C'est l'intelligence qui fait la différence.


Là, je parle de vin, mais on pourrait l'appliquer à tant de domaines. Oui, ce qui fait la différence, c'est l'intelligence. L'intelligence et la culture. La bouteille qu'on m'a servie hier soir, à l'aveugle, c'est l'idée d'un p'tit gars qui n'a pas hésité à sortir de chez lui pour aller voir ce qui se passait ailleurs. Bruno Murciano, parti du bistrot de ses parents, à Caudete de las Fuentes, un petit bled dans les montagnes sèches et brunes que traverse l'Autoroute de l'Este, quatre-vingt-six kilomètres après avoir quitté Valence. C'est un pays de vigne, le cœur de la modeste appellation Utiel-Requena, quarante mille hectares tout de même, regroupés sur un plateau argilo-calcaire circulaire.
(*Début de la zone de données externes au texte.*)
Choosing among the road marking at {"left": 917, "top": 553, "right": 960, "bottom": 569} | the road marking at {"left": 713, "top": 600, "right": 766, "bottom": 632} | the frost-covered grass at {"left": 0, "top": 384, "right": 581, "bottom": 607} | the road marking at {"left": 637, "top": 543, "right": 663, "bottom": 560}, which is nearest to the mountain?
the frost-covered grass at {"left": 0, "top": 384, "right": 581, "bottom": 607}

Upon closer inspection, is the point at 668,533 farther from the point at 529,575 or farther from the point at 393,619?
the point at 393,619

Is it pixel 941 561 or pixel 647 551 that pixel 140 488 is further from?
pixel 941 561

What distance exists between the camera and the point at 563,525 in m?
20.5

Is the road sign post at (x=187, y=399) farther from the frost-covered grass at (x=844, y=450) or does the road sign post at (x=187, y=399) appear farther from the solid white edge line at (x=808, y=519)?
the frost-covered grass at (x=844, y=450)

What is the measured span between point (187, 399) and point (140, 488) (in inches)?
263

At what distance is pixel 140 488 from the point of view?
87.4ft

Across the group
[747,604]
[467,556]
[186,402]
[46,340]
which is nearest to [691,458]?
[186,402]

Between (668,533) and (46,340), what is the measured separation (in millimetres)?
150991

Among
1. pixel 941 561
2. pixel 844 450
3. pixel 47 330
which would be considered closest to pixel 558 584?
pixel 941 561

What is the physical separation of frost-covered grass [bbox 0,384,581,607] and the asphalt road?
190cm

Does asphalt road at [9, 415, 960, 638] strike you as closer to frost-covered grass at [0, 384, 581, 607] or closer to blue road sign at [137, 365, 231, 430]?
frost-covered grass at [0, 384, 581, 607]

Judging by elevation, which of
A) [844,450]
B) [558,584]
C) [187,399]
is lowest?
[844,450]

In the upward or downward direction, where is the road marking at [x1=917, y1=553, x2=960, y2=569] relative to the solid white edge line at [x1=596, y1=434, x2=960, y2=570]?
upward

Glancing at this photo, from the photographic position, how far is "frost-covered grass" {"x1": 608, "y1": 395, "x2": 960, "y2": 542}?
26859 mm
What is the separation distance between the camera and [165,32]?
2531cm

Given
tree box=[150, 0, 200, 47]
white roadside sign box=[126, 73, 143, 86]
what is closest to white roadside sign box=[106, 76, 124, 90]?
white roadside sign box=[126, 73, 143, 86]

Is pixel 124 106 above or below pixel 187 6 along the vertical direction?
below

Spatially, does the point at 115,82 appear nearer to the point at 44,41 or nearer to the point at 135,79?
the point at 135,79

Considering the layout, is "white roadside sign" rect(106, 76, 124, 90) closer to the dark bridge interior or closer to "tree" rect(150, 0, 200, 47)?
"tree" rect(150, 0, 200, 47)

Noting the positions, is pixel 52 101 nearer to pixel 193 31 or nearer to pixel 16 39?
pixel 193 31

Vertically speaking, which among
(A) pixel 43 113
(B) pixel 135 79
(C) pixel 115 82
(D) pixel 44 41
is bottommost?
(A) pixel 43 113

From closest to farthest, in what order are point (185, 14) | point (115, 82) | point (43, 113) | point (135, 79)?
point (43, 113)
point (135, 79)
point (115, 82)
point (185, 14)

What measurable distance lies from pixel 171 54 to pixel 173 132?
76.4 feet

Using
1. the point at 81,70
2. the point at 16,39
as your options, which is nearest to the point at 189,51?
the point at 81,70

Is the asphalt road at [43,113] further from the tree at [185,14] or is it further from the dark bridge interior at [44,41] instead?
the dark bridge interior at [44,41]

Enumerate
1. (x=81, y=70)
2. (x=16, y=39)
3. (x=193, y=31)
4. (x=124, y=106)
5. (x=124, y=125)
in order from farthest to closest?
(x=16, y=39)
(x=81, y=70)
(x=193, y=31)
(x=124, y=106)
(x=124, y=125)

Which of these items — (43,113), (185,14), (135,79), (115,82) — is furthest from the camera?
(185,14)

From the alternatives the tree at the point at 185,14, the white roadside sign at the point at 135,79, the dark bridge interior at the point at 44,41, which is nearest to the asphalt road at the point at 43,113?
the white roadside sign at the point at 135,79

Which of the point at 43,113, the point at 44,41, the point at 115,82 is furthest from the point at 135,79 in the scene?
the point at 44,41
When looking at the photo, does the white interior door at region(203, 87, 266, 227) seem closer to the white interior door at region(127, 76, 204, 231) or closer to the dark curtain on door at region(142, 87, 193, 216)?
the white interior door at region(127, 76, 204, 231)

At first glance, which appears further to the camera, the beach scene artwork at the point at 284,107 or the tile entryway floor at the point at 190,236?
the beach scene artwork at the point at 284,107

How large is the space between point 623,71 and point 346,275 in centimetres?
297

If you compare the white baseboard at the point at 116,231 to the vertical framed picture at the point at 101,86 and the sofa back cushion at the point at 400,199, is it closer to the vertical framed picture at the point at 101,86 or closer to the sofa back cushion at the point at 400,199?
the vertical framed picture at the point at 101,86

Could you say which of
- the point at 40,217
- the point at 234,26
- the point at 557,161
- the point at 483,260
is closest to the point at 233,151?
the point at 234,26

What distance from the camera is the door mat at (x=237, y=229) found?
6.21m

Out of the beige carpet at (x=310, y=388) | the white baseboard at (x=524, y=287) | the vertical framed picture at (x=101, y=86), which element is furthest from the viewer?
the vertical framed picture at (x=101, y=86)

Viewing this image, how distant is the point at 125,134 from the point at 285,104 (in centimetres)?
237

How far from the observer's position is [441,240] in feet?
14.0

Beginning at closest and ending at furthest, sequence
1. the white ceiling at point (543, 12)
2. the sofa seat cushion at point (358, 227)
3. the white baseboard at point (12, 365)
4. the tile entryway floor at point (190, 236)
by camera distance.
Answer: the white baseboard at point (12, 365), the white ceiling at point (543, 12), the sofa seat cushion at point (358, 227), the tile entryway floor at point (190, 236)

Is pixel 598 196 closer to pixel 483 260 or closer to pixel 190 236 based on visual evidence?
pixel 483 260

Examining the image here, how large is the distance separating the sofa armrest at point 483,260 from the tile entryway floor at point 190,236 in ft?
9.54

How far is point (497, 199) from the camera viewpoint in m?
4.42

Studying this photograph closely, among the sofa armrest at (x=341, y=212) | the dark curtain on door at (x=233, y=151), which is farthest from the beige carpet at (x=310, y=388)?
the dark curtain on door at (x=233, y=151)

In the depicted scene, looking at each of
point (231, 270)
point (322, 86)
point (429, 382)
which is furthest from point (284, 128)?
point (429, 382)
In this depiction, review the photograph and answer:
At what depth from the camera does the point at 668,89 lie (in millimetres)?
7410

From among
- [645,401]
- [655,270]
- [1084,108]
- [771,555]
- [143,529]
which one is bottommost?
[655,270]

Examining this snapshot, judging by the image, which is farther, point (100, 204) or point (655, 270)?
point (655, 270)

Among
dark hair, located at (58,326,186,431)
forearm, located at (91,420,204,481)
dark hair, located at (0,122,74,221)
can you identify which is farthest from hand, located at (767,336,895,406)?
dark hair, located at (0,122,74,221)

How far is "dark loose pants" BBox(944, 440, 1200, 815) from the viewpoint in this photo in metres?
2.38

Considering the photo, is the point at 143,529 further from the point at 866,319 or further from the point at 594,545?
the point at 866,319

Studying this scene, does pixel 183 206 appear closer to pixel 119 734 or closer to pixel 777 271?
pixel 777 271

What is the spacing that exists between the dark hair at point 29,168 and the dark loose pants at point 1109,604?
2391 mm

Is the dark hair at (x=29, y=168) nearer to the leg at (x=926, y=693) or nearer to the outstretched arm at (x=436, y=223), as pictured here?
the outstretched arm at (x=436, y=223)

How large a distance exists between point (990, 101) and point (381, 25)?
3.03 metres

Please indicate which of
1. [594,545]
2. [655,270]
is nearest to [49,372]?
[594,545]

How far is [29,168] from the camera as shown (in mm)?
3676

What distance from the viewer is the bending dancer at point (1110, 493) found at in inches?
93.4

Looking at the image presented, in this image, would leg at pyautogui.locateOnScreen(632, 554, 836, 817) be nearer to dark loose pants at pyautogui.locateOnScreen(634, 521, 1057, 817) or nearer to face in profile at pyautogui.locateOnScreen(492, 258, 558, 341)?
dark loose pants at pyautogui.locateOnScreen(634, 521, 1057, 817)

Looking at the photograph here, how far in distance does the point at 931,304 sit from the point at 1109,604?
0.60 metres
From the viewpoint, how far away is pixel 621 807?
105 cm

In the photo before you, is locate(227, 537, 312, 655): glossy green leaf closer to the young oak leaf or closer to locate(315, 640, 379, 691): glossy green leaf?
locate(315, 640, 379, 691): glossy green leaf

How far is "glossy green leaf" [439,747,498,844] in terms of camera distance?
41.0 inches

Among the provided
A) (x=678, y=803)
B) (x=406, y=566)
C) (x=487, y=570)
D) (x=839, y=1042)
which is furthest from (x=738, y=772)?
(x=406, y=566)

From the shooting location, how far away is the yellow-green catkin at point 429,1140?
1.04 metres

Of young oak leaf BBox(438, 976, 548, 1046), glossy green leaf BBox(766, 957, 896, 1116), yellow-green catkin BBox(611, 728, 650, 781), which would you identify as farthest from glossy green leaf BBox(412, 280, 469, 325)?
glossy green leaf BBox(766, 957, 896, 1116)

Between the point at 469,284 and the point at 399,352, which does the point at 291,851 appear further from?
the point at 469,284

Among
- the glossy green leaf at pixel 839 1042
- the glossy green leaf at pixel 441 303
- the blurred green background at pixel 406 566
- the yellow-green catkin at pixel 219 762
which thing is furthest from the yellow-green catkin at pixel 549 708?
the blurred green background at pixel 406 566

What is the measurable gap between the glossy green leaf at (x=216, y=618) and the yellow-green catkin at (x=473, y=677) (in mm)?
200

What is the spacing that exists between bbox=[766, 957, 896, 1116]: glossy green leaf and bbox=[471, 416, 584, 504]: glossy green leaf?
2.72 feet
Après avoir suivi les cours de l'École d'Hôtellerie locale, Bruno Murciano est allé étudier la sommellerie à Toulouse, puis a travaillé dans le Tarn, chez Daniel Pestre; il me plaît d'ailleurs de penser que son passage du côté de Gaillac n'est pas étranger à son manque de mépris pour les cépages autochtones, paysans. Très vite, il file en Angleterre, Oxford, Londres, jusqu'à devenir chef-sommelier du Ritz. Actuellement, il travaille chez l'importateur Bibendum.


Je ne connais pas Bruno Murciano, je l'ai à peine croisé une ou deux fois, mais je sais que c'est un sommelier qui aime le vin, qui est né dedans et qui en boit. Dans son métier, ce n'est pas forcément une évidence: combien de fois en ai-je vus qui ne s'intéressaient qu'aux ors, qu'à l'apparat, qu'au tralala et qui, dès que vous aviez le dos tourné, retournait à leurs premières amours, à leur verre de bière ou de Coca?
Le vin que j'ai bu hier soir, son vin n'est pas né dans la tête d'un faussaire, c'est le vin d'un buveur. La Malkerida, comme un clin d'œil aux Mal-Aimés de Pierre Cros qui, en Minervois, honore les alicante, piquepoul noir, aramon et carignan, ces tricards de "l'amélioration qualitative" et du "progrès", selon les ronds-de-cuir de l'INAO. La Malkerida, pourquoi? Parce que ce vin de table né à neuf-cent-cinquante mètres d'altitude, en marge de la DO Utiel-Requena, ne contient que de la bobal (cultivée en gobelets) et l'affiche fièrement sur son étiquette (tout comme il revendique avec la même fierté son origine nationale). La bobal, c'est LE cépage de ce coin d'Espagne; "si je me coupe, ce n'est pas du sang qui va couler de mes veines, mais du jus de bobal" expliquait Bruno Murciano dans El Mundo Vino. C'est le cépage autochtone, mais avec la même détermination qu'ailleurs, les techniciens vinicoles cherchent à l'éradiquer; ils ont du lire les "grands auteurs", Jancis Robinson, par exemple, qui bien évidemment dans les dix lignes qu'elle lui consacre dans sa méchante re-pompe du Galet l'écarte définitivement de la sphère de ses "grands vins".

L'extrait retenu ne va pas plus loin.